La periodizzazione classica deriva dall'atletica leggera. Scompone la prestazione in singoli blocchi: resistenza, forza, velocità, tecnica, tattica. Ogni blocco ha la sua fase, la sua seduta, il suo preparatore. Nella preparazione estiva si corre per costruire la resistenza di base, poi arriva la forza, poi la velocità, e infine, a un certo punto, il calcio. L'obiettivo è un picco di forma in un momento prestabilito.

Frade ha messo in discussione due aspetti.

Primo: il calcio non ha un picco di forma isolato. Una stagione è composta da 34 o più partite, e ognuna conta. Un modello che lavora per raggiungere un picco non si adatta al calendario calcistico.

Secondo: il calcio non è scomponibile. Un giocatore che effettua un passaggio prende contemporaneamente una decisione tattica, agisce tecnicamente e compie uno sforzo fisico. La condizione fisica di cui ha bisogno è la condizione atletica richiesta esattamente per quell'azione, non per correre i 3.000 metri su una pista d'atletica.

Da qui deriva il nocciolo del metodo: la partita è la seduta di allenamento. Non l'esercizio analitico, non la corsa a secco, non la palestra. Tutto ciò che viene allenato deve nascere dalla propria idea di gioco e ritornare nella propria idea di gioco.

Mourinho lo ha spiegato spesso con una metafora musicale: un pianista non corre attorno al pianoforte per suonare meglio. Suona il pianoforte.

I concetti fondamentali

Chi vuole comprendere la Periodizzazione Tattica deve conoscere quattro concetti chiave. Senza di essi, il resto rimane solo teoria superficiale.

Modello di gioco (Modelo de Jogo)

Il modello di gioco non è il modulo. Il 4-3-3 è un'organizzazione posizionale di base, non un modello di gioco. Il modello di gioco descrive come la squadra deve comportarsi in ogni fase della partita: come collettivo, a livello di reparto e individualmente.

Frade suddivide la partita in quattro momenti:

  • Organizzazione offensiva – abbiamo il possesso palla
  • Organizzazione difensiva – l'avversario ha il possesso palla
  • Transizione offensiva → difensiva – abbiamo appena perso la palla
  • Transizione difensiva → offensiva – abbiamo appena riconquistato la palla

A questi si aggiungono i calci piazzati come ambito specifico a parte.

Per ogni momento l'allenatore definisce dei principi, strutturati gerarchicamente:

  • Principi generali (macro): il comportamento complessivo del collettivo. Esempio: „Riconquistiamo la palla alta nell'ultimo terzo avversario."
  • Sotto-principi (meso): il comportamento dei reparti o di gruppi di giocatori. Esempio: „I terzini escono in pressing sui difensori centrali avversari."
  • Sotto-sotto-principi (micro): il comportamento dei singoli giocatori. Esempio: „Il mediano vicino alla palla attacca il passaggio all'indietro sul regista rivale."

Il modello di gioco non è mai completato definitivamente. Si costruisce nell'arco di settimane e mesi e si evolve insieme alla squadra. Frade non lo descrive come un documento su carta, ma come qualcosa che esiste solo nella testa e nel corpo dei giocatori – e che prende forma proprio attraverso l'allenamento.

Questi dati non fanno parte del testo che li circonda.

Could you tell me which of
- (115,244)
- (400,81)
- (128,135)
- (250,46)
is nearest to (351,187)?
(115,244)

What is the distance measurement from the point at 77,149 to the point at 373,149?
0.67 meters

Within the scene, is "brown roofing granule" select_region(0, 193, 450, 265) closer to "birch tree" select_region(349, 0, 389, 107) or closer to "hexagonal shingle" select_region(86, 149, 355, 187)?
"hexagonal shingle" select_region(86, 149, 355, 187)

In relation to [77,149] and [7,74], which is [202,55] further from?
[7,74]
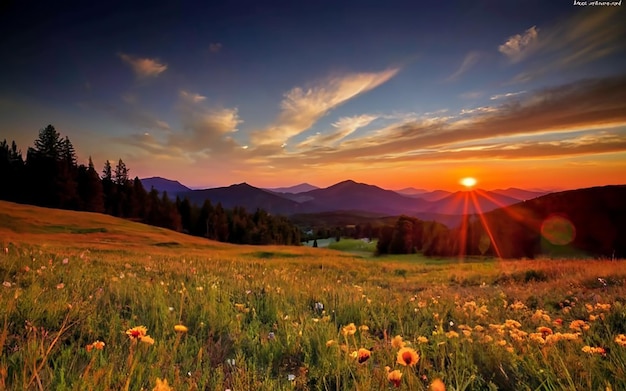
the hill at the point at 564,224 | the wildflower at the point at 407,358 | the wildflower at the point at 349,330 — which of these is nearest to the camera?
the wildflower at the point at 407,358

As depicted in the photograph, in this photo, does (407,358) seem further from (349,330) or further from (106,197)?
(106,197)

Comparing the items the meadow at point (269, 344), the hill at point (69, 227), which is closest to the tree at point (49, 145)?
the hill at point (69, 227)

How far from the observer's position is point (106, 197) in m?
82.4

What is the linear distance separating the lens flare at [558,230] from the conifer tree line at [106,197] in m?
69.1

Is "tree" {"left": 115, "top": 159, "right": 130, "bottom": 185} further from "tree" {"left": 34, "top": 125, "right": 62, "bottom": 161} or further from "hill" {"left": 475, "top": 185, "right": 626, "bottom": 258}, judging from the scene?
"hill" {"left": 475, "top": 185, "right": 626, "bottom": 258}

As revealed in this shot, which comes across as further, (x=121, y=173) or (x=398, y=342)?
(x=121, y=173)

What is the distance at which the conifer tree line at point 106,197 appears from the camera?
68.9 metres

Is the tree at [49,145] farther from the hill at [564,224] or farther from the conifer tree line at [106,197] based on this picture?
the hill at [564,224]

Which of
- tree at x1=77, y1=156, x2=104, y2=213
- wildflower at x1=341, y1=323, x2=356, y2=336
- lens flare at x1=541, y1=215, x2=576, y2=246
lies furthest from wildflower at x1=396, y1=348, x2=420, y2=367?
tree at x1=77, y1=156, x2=104, y2=213

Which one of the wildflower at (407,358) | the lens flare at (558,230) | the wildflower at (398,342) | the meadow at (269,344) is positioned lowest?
the lens flare at (558,230)

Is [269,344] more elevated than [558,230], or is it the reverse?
[269,344]

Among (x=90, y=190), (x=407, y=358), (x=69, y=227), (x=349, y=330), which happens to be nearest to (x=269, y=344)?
(x=349, y=330)

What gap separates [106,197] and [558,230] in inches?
3985

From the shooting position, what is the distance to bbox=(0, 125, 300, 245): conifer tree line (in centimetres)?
6888
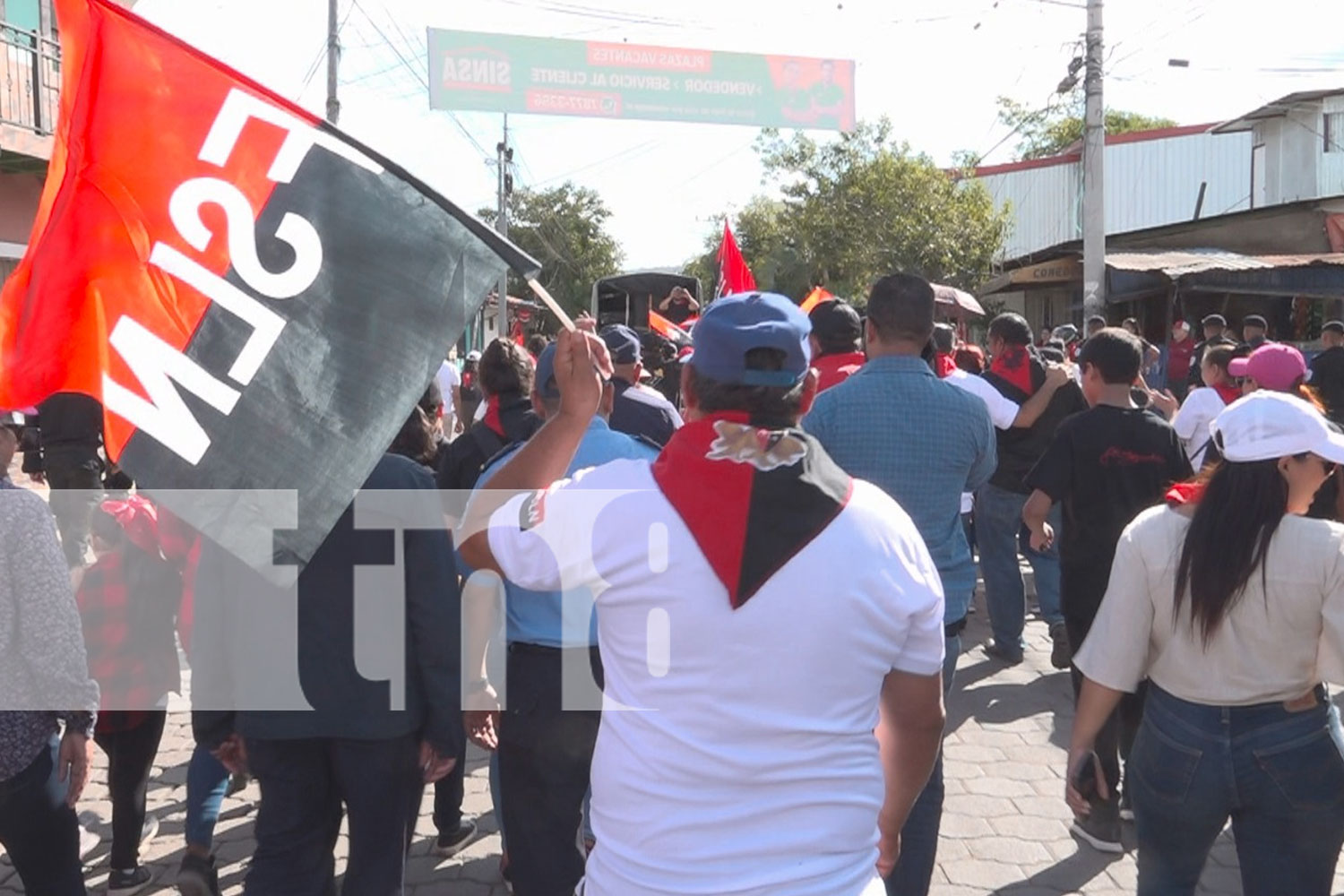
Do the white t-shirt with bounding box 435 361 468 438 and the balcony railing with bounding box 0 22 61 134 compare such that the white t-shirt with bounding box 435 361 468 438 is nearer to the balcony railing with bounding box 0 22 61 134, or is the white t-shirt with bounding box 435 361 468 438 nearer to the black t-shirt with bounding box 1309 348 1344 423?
the balcony railing with bounding box 0 22 61 134

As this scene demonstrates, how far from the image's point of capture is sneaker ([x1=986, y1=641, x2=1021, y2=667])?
22.5ft

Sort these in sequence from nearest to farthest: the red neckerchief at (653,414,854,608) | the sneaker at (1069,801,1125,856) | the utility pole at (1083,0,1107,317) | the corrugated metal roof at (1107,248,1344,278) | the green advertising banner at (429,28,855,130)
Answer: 1. the red neckerchief at (653,414,854,608)
2. the sneaker at (1069,801,1125,856)
3. the utility pole at (1083,0,1107,317)
4. the corrugated metal roof at (1107,248,1344,278)
5. the green advertising banner at (429,28,855,130)

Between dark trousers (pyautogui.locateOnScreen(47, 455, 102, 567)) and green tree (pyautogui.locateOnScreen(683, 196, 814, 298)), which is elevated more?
green tree (pyautogui.locateOnScreen(683, 196, 814, 298))

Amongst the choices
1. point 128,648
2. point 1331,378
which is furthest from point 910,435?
point 1331,378

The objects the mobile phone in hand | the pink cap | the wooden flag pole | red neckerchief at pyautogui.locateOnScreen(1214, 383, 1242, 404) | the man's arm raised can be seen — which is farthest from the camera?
red neckerchief at pyautogui.locateOnScreen(1214, 383, 1242, 404)

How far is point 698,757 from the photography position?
6.15 feet

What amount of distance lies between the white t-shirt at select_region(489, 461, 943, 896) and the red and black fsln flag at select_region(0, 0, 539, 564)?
87cm

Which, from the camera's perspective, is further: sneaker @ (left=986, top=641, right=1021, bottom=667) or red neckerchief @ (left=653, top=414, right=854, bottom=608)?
sneaker @ (left=986, top=641, right=1021, bottom=667)

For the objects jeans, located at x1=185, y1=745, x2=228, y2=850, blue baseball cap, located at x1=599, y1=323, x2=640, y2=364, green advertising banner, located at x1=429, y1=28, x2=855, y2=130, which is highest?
green advertising banner, located at x1=429, y1=28, x2=855, y2=130

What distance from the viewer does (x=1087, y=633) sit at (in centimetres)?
450

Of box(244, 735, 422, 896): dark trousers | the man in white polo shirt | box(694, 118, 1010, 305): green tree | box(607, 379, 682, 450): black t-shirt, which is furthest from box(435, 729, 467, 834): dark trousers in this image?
box(694, 118, 1010, 305): green tree

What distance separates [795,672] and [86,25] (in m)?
2.14

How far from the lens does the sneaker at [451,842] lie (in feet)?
14.8

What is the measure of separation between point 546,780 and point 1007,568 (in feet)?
13.8
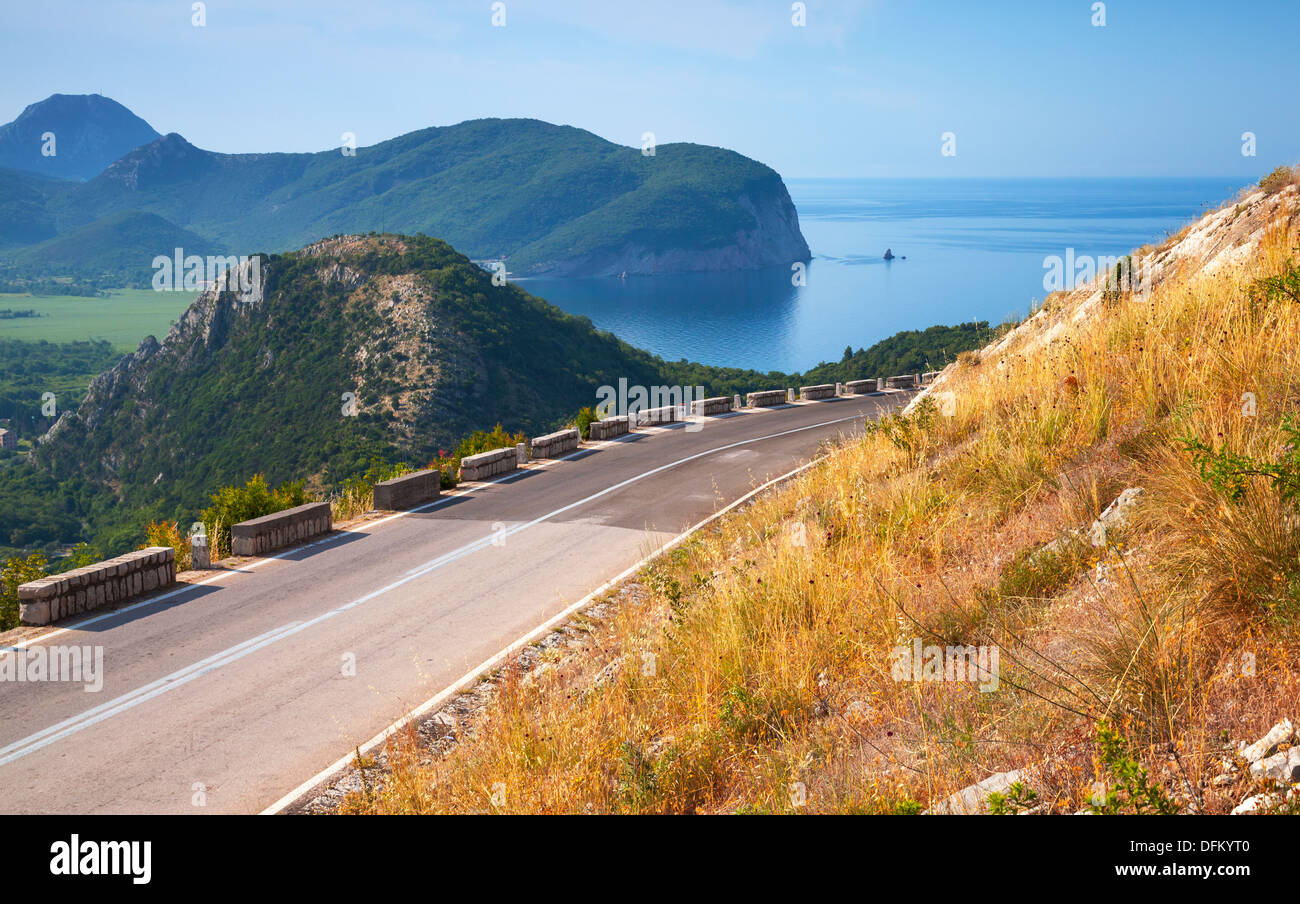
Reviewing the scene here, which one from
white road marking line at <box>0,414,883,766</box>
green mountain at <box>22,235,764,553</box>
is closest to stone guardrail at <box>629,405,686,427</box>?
white road marking line at <box>0,414,883,766</box>

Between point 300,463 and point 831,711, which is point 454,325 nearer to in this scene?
point 300,463

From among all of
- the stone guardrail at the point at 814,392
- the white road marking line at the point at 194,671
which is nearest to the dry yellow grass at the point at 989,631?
the white road marking line at the point at 194,671

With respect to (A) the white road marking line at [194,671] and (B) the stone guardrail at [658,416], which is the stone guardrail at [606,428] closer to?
(B) the stone guardrail at [658,416]

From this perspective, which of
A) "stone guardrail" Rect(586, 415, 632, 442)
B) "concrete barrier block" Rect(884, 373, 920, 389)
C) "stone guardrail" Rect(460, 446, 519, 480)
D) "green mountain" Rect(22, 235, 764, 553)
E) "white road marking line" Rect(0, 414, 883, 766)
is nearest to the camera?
"white road marking line" Rect(0, 414, 883, 766)

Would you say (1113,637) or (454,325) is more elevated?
(454,325)

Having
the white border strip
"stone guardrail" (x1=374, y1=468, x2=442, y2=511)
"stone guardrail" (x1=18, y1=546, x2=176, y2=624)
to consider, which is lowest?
the white border strip

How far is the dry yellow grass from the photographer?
428 cm

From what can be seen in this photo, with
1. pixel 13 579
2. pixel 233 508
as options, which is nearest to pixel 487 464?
pixel 233 508

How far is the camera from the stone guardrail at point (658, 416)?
2830 cm

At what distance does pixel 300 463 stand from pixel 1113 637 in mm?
71458

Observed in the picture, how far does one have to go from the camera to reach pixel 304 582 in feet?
39.1

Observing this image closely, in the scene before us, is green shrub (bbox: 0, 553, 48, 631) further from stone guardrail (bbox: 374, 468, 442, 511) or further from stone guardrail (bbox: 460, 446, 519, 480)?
stone guardrail (bbox: 460, 446, 519, 480)

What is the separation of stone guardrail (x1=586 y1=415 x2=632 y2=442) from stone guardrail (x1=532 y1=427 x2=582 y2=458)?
151 centimetres
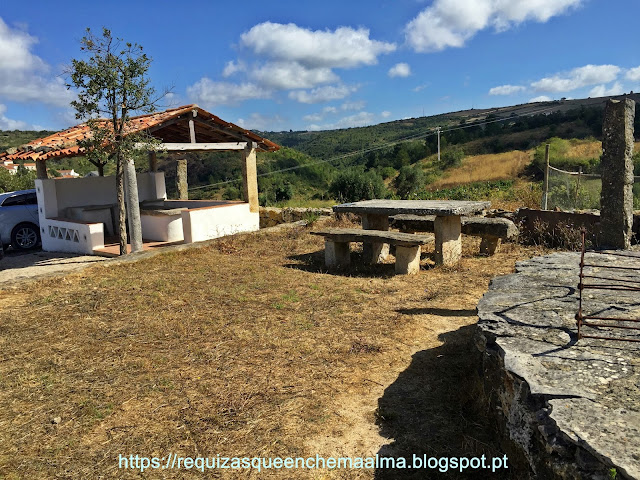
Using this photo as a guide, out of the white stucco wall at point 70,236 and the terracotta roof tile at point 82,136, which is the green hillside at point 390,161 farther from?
the white stucco wall at point 70,236

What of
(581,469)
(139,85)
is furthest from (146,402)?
(139,85)

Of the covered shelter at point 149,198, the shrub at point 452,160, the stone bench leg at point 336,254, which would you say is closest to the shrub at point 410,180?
the shrub at point 452,160

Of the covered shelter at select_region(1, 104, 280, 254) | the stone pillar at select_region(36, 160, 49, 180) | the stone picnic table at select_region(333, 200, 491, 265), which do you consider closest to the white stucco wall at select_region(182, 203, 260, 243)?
the covered shelter at select_region(1, 104, 280, 254)

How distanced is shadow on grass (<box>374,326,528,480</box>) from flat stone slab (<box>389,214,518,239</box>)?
4032mm

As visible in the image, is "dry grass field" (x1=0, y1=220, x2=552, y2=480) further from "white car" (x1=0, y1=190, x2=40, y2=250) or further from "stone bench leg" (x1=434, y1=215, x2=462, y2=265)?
"white car" (x1=0, y1=190, x2=40, y2=250)

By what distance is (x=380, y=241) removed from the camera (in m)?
7.21

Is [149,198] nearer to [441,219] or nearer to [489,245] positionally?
[441,219]

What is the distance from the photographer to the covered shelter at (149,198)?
376 inches

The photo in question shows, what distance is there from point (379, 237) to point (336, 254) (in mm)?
940

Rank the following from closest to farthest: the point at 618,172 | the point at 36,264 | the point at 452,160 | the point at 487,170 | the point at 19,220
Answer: the point at 618,172 → the point at 36,264 → the point at 19,220 → the point at 487,170 → the point at 452,160

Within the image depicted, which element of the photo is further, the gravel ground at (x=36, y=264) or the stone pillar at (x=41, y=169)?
the stone pillar at (x=41, y=169)

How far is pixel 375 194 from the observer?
17484mm

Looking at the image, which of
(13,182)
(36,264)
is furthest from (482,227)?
(13,182)

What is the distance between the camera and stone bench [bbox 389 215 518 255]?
7.81m
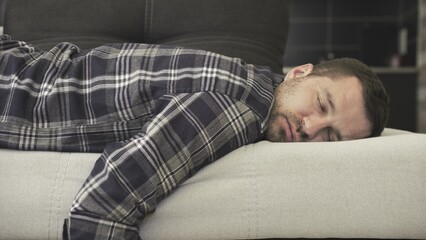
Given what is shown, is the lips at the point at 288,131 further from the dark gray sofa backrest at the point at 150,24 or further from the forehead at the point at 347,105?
the dark gray sofa backrest at the point at 150,24

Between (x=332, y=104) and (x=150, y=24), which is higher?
(x=150, y=24)

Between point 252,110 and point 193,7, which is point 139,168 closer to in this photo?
point 252,110

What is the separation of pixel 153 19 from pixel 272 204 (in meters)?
0.80

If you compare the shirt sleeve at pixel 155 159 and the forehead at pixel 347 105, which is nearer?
the shirt sleeve at pixel 155 159

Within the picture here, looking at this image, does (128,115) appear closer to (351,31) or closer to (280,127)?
(280,127)

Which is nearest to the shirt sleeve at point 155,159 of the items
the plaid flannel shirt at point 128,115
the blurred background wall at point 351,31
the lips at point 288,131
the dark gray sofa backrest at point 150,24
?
the plaid flannel shirt at point 128,115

Specificità (Especificidade)

La specificità è il principio supremo; Frade lo definisce il sovra-principio. Un esercizio è specifico se soddisfa due condizioni:

1. Riproduce un principio del proprio modello di gioco.

2. I giocatori sono costantemente concentrati e agiscono con intenzionalità.

Entrambe le condizioni sono obbligatorie. Una situazione di gioco che rispecchia il modello di gioco, ma viene svolta senza intensità mentale, non è specifica. Un torello senza legame con la propria idea di gioco non lo è altrettanto, nemmeno se giocato a ritmi altissimi.

Questo è il punto in cui molti tecnici fraintendono il metodo. Specificità non significa semplicemente „calcio invece di corsa a secco". Specificità significa: il mio calcio, esattamente come voglio giocarlo, alla massima concentrazione.

L'intensità come concentrazione

Nella visione tradizionale dell'allenamento, l'intensità è frequenza cardiaca, velocità di corsa, potenza in watt. Nella Periodizzazione Tattica l'intensità è prima di tutto un'altra cosa: concentrazione e densità decisionale.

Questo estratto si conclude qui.